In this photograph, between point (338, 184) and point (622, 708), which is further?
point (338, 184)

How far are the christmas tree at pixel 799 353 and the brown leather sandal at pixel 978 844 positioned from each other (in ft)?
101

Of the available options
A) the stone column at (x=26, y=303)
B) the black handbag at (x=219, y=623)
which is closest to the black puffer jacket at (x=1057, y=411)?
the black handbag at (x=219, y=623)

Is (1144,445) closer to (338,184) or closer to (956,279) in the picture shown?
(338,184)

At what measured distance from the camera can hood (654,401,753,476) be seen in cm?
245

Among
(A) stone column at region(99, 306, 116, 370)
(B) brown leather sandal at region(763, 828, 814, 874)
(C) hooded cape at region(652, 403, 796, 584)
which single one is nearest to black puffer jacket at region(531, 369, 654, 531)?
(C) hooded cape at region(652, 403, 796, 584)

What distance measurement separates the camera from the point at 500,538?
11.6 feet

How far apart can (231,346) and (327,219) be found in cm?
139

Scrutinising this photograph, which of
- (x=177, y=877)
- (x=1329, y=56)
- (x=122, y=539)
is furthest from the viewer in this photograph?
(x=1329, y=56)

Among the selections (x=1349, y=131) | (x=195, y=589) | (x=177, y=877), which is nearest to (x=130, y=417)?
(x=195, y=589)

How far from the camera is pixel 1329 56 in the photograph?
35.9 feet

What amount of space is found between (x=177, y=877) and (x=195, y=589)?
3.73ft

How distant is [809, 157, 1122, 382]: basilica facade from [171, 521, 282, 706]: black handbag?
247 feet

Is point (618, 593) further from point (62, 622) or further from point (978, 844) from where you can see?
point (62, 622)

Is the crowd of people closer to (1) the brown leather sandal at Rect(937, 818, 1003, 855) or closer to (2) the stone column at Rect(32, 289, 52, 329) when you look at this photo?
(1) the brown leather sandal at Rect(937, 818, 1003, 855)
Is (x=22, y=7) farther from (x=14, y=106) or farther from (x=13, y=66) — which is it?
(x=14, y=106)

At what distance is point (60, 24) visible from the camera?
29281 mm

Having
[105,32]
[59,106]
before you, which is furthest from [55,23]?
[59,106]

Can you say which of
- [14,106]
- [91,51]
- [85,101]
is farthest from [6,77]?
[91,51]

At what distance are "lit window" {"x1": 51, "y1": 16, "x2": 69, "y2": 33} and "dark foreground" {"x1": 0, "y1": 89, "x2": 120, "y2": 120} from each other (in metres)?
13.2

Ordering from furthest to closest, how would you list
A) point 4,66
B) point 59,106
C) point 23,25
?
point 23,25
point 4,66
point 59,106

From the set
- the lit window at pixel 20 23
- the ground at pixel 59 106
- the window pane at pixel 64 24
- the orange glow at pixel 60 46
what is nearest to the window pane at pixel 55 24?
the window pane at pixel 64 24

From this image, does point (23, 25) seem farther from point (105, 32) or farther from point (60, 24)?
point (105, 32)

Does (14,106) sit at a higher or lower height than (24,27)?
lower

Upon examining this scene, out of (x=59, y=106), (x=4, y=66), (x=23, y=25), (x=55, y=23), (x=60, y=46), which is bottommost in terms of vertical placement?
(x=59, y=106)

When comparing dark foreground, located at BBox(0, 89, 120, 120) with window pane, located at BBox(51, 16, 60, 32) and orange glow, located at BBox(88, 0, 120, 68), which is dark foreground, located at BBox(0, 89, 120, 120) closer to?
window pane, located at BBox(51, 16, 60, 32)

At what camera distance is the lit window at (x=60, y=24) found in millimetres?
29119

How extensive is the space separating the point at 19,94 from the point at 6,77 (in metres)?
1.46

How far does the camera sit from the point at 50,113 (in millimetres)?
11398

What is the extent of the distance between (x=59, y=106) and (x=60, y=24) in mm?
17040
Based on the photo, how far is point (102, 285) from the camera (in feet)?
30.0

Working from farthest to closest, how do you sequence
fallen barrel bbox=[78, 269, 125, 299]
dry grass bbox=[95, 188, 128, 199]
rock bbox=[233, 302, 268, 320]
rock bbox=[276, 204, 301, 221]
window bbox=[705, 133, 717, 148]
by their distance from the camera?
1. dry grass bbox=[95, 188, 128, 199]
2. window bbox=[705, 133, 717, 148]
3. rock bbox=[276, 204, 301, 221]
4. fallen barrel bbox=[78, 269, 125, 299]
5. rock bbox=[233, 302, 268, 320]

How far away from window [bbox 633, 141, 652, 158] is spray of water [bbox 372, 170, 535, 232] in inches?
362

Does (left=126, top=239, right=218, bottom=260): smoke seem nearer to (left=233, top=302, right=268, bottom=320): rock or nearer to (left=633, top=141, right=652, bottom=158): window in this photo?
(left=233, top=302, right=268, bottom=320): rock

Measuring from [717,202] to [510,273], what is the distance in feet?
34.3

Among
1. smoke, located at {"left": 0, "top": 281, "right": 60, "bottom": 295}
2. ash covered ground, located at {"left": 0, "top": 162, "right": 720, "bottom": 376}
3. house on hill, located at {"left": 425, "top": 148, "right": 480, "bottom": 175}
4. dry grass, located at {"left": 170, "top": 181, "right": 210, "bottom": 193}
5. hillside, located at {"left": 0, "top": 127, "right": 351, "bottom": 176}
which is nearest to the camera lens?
==*==
■ What to work on ■
Could you turn every line of the items above into a JSON list of strings, one string per line, leaving out the blank lines?

■ The answer ■
[
  "In this photograph, between point (338, 184) and point (622, 708), which is further?",
  "point (338, 184)",
  "How far are the christmas tree at pixel 799 353 and the brown leather sandal at pixel 978 844 positioned from each other (in ft)?",
  "101",
  "Of the available options",
  "A) the stone column at (x=26, y=303)",
  "B) the black handbag at (x=219, y=623)",
  "which is closest to the black puffer jacket at (x=1057, y=411)?",
  "the black handbag at (x=219, y=623)",
  "Is (1144,445) closer to (338,184) or closer to (956,279) in the picture shown?",
  "(338,184)",
  "At what measured distance from the camera can hood (654,401,753,476) be seen in cm?",
  "245",
  "Among",
  "(A) stone column at region(99, 306, 116, 370)",
  "(B) brown leather sandal at region(763, 828, 814, 874)",
  "(C) hooded cape at region(652, 403, 796, 584)",
  "which single one is nearest to black puffer jacket at region(531, 369, 654, 531)?",
  "(C) hooded cape at region(652, 403, 796, 584)",
  "What distance measurement separates the camera from the point at 500,538?",
  "11.6 feet",
  "How far apart can (231,346) and (327,219) be found in cm?",
  "139",
  "Scrutinising this photograph, which of",
  "- (x=177, y=877)",
  "- (x=1329, y=56)",
  "- (x=122, y=539)",
  "is furthest from the viewer in this photograph?",
  "(x=1329, y=56)",
  "Among the selections (x=1349, y=131) | (x=195, y=589) | (x=177, y=877), which is nearest to (x=130, y=417)?",
  "(x=195, y=589)",
  "How far from the camera is pixel 1329 56 in the photograph?",
  "35.9 feet",
  "What amount of space is found between (x=177, y=877) and (x=195, y=589)?",
  "3.73ft",
  "How distant is [809, 157, 1122, 382]: basilica facade from [171, 521, 282, 706]: black handbag?",
  "247 feet",
  "Is point (618, 593) further from point (62, 622) or further from point (978, 844) from where you can see?",
  "point (62, 622)",
  "Is the crowd of people closer to (1) the brown leather sandal at Rect(937, 818, 1003, 855) or closer to (2) the stone column at Rect(32, 289, 52, 329) when you look at this photo?",
  "(1) the brown leather sandal at Rect(937, 818, 1003, 855)",
  "Is (x=22, y=7) farther from (x=14, y=106) or farther from (x=13, y=66) — which is it?",
  "(x=14, y=106)",
  "At what distance is point (60, 24) visible from the camera?",
  "29281 mm",
  "Having",
  "[105,32]",
  "[59,106]",
  "before you, which is furthest from [55,23]?",
  "[59,106]",
  "Can you say which of",
  "- [14,106]",
  "- [91,51]",
  "- [85,101]",
  "is farthest from [6,77]?",
  "[91,51]",
  "At what distance are \"lit window\" {\"x1\": 51, \"y1\": 16, \"x2\": 69, \"y2\": 33} and \"dark foreground\" {\"x1\": 0, \"y1\": 89, \"x2\": 120, \"y2\": 120} from each other (in metres)?",
  "13.2",
  "Ordering from furthest to closest, how would you list",
  "A) point 4,66",
  "B) point 59,106",
  "C) point 23,25",
  "?",
  "point 23,25",
  "point 4,66",
  "point 59,106",
  "From the set",
  "- the lit window at pixel 20 23",
  "- the ground at pixel 59 106",
  "- the window pane at pixel 64 24",
  "- the orange glow at pixel 60 46",
  "what is nearest to the window pane at pixel 55 24?",
  "the window pane at pixel 64 24",
  "From this image, does point (23, 25) seem farther from point (105, 32) or farther from point (60, 24)?",
  "point (105, 32)",
  "Does (14,106) sit at a higher or lower height than (24,27)?",
  "lower",
  "Upon examining this scene, out of (x=59, y=106), (x=4, y=66), (x=23, y=25), (x=55, y=23), (x=60, y=46), which is bottommost in terms of vertical placement?",
  "(x=59, y=106)",
  "When comparing dark foreground, located at BBox(0, 89, 120, 120) with window pane, located at BBox(51, 16, 60, 32) and orange glow, located at BBox(88, 0, 120, 68), which is dark foreground, located at BBox(0, 89, 120, 120) closer to?",
  "window pane, located at BBox(51, 16, 60, 32)",
  "At what camera distance is the lit window at (x=60, y=24) found in millimetres?",
  "29119",
  "How extensive is the space separating the point at 19,94 from the point at 6,77 (in metres)?",
  "1.46",
  "How far does the camera sit from the point at 50,113 (in millimetres)?",
  "11398",
  "What is the extent of the distance between (x=59, y=106) and (x=60, y=24) in mm?",
  "17040",
  "Based on the photo, how far is point (102, 285) from the camera (in feet)?",
  "30.0",
  "Working from farthest to closest, how do you sequence",
  "fallen barrel bbox=[78, 269, 125, 299]",
  "dry grass bbox=[95, 188, 128, 199]",
  "rock bbox=[233, 302, 268, 320]",
  "rock bbox=[276, 204, 301, 221]",
  "window bbox=[705, 133, 717, 148]",
  "by their distance from the camera?",
  "1. dry grass bbox=[95, 188, 128, 199]",
  "2. window bbox=[705, 133, 717, 148]",
  "3. rock bbox=[276, 204, 301, 221]",
  "4. fallen barrel bbox=[78, 269, 125, 299]",
  "5. rock bbox=[233, 302, 268, 320]",
  "How far away from window [bbox 633, 141, 652, 158] is spray of water [bbox 372, 170, 535, 232] in inches?",
  "362",
  "Does (left=126, top=239, right=218, bottom=260): smoke seem nearer to (left=233, top=302, right=268, bottom=320): rock or nearer to (left=633, top=141, right=652, bottom=158): window in this photo?",
  "(left=233, top=302, right=268, bottom=320): rock",
  "Measuring from [717,202] to [510,273], what is the distance in feet?",
  "34.3",
  "Among",
  "1. smoke, located at {\"left\": 0, \"top\": 281, \"right\": 60, \"bottom\": 295}",
  "2. ash covered ground, located at {\"left\": 0, \"top\": 162, \"right\": 720, \"bottom\": 376}",
  "3. house on hill, located at {\"left\": 425, \"top\": 148, \"right\": 480, \"bottom\": 175}",
  "4. dry grass, located at {\"left\": 170, \"top\": 181, \"right\": 210, \"bottom\": 193}",
  "5. hillside, located at {\"left\": 0, \"top\": 127, \"right\": 351, \"bottom\": 176}",
  "which is nearest to the camera lens?"
]